Software & Data Management
Nanoscribe’s proprietary Quantum X software provides an integrated environment for CAD-to-print workflow execution—from STL/OBJ import and lattice structure generation to path planning, exposure dose calibration, and real-time scan monitoring. The software includes built-in compensation algorithms for optical aberrations, stage drift correction, and resist-specific development shrinkage modeling. Export formats include G-code (for external post-processing), HDF5 (for scientific analysis), and standardized TIFF stacks for SEM/AFM correlation. All print parameters, metadata, and raw scan logs are stored in encrypted SQLite databases with configurable backup intervals and network share synchronization—ensuring full reproducibility and compliance with institutional data governance policies.
Applications
- Life Sciences: Fabrication of biomimetic scaffolds, microfluidic organ-on-chip devices, and high-aspect-ratio neural electrode interfaces with subcellular feature fidelity.
- Materials Engineering: Design and realization of metamaterials, programmable auxetics, and hierarchical porous architectures for catalysis and filtration.

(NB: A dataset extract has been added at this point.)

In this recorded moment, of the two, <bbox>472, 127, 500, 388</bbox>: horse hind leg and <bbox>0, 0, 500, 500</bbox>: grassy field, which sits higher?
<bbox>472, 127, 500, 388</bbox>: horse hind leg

- Microfluidics: Monolithic integration of valves, mixers, and droplet generators directly into PDMS-compatible master molds or glass chips.
- MEMS & Micro-Mechanics: Functional micro-springs, resonators, and flexure hinges with controlled stress distribution and fatigue-resistant geometry.
- Refractive & Diffractive Micro-Optics: Achromatic microlens arrays, freeform waveguides, and polarization-selective diffractive elements for AR/VR and LiDAR systems.
- Integrated Photonics: Low-loss 3D waveguide interconnects, photonic crystal cavities, and mode converters fabricated directly on SOI or SiN platforms.
FAQ
What is the minimum printable feature size, and how is it verified?
The system achieves a guaranteed minimum feature size of 100 nm in x-, y-, and z-directions, as validated using calibrated TEM grids and AFM line profiling on IP-L resist structures under standardized exposure and development protocols.
Can the Quantum X shape be integrated into a cleanroom environment?
Yes—it meets ISO Class 5 (Class 100) particulate limits when operated with optional HEPA-filtered enclosure kits and is compatible with standard semiconductor fab utility interfaces (dry N₂ purge, chilled water, grounded power).
Is wafer-level alignment supported for overlay lithography?
The system includes optional fiducial-based alignment routines enabling registration accuracy better than ±250 nm relative to pre-patterned marks—suitable for iterative multi-layer 3D structuring on processed wafers.
How does two-photon lithography differ from UV projection lithography in terms of resolution and depth control?
Unlike diffraction-limited UV projection, TPL relies on nonlinear absorption confined to the laser focus volume, enabling true 3D voxel placement without masks or proximity gaps—and eliminating sidewall taper or standing-wave effects inherent in planar processes.
What training and support options are available for new users?
Nanoscribe offers on-site installation commissioning, hands-on operator certification workshops, and remote application engineering support—with dedicated access to application notes, SOP templates, and quarterly technical webinars focused on advanced resist processing and metrology correlation.